Academy Awards Musical Notes

Ennio Morricone finally wins an Oscar for Best Original Score.

Academy Awards Musical Notes
Ennio Morricone

When the Oscar roll was called out last month, one presumably satisfying moment came when Leonardo DiCaprio “broke his spell” and joined the winner’s circle as Best Actor for The Revenant. Really, though, the award for longest-overdue statue anointment was in the film composer department: This was Ennio Morricone’s year, when one of the masters — and mavericks — of the film composition world over the past half-century, going back to his delectably weird and wonderful Sergio Leone “spaghetti western” scores of the late 1960s, won his first actual Oscar (apart from a token Lifetime Achievement award in 2007), for work on Quentin Tarantino’s The Hateful Eight.

Love the film, hate it, or shrug with indifference, but Morricone’s music is one of its high points. It is a romantic yet mischievous and still experimental feat by a creatively fiery veteran — now 87 years old — and a loving director/composer pact reminiscent of Bernard Herrmann’s riveting final score for Martin Scorsese’s Taxi Driver.

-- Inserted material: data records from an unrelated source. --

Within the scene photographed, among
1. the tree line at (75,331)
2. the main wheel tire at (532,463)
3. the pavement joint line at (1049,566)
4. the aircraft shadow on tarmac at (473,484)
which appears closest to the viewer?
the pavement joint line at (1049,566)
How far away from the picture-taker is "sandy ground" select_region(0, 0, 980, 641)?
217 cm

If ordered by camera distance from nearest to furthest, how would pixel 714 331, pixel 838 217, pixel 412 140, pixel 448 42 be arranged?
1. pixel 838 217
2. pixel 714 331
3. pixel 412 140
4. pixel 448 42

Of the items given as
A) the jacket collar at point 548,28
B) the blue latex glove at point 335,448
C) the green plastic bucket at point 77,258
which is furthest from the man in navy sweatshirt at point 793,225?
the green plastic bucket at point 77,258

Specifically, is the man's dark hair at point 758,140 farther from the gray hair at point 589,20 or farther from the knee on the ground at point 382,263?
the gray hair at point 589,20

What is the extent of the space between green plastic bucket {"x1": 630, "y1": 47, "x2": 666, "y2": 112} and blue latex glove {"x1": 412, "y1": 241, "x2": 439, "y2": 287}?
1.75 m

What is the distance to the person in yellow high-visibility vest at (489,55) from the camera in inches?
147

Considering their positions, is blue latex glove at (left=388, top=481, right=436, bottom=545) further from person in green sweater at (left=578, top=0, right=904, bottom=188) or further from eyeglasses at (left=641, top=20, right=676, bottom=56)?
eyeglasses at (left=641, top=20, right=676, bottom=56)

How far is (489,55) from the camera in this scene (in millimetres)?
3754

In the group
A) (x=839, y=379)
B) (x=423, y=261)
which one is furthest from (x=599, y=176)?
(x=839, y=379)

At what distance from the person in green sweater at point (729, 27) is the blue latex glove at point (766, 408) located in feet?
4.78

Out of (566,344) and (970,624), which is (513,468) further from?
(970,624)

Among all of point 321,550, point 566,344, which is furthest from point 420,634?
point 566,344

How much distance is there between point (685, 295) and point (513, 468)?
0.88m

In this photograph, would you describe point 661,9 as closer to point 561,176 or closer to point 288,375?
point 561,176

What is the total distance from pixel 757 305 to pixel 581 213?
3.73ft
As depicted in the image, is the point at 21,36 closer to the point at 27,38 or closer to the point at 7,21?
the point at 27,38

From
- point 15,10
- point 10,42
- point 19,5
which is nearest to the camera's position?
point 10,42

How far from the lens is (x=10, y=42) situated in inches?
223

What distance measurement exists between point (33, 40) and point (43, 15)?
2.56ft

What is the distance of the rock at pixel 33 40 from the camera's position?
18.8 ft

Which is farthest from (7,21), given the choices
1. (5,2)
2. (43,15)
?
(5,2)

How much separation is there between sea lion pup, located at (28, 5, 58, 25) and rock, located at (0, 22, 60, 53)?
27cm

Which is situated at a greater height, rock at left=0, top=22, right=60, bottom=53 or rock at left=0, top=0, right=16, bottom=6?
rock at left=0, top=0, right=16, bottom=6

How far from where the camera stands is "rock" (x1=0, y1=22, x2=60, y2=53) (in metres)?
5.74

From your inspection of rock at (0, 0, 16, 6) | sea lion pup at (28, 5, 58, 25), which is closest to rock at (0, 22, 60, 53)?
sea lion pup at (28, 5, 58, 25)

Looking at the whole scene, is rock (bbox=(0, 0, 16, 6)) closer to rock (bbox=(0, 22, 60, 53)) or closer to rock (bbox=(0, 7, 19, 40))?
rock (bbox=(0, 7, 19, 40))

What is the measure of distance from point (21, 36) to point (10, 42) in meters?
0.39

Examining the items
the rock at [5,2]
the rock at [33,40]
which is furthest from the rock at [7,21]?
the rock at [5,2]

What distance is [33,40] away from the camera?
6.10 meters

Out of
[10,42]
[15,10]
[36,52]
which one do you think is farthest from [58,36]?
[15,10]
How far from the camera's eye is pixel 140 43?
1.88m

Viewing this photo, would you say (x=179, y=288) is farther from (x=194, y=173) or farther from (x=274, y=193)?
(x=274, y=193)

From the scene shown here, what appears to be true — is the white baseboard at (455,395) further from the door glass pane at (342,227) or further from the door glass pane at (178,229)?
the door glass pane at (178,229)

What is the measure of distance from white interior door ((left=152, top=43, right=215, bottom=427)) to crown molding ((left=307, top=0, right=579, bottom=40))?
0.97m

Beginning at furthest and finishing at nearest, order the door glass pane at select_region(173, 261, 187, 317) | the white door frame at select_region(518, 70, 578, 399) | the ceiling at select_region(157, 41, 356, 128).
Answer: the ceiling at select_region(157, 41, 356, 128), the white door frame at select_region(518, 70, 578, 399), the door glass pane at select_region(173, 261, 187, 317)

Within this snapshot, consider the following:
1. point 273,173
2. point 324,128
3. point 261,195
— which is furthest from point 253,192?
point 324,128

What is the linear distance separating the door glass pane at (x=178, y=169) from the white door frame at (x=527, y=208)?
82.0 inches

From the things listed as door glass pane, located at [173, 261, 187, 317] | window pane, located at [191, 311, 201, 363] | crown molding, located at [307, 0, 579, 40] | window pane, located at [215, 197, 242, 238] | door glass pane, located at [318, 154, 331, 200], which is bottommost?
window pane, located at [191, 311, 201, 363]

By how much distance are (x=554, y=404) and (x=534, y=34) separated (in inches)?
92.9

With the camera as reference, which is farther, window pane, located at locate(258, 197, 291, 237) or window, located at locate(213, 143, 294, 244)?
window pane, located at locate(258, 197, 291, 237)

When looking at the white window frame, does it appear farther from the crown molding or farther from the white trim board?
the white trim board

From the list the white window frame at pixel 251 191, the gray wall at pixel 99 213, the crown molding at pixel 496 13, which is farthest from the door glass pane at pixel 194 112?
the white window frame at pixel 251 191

When it comes to music and the movies, especially in America, the field sometimes feels less like an art than a craft in crisis, under pressure from outside forces. Hollywood score aesthetics too often lean happily into formulaic hackwork and eschew innovation, partly connected to the limited musical knowledge or courage of directors, and the deeper matter of the general public’s fear of creative or “challenging” music.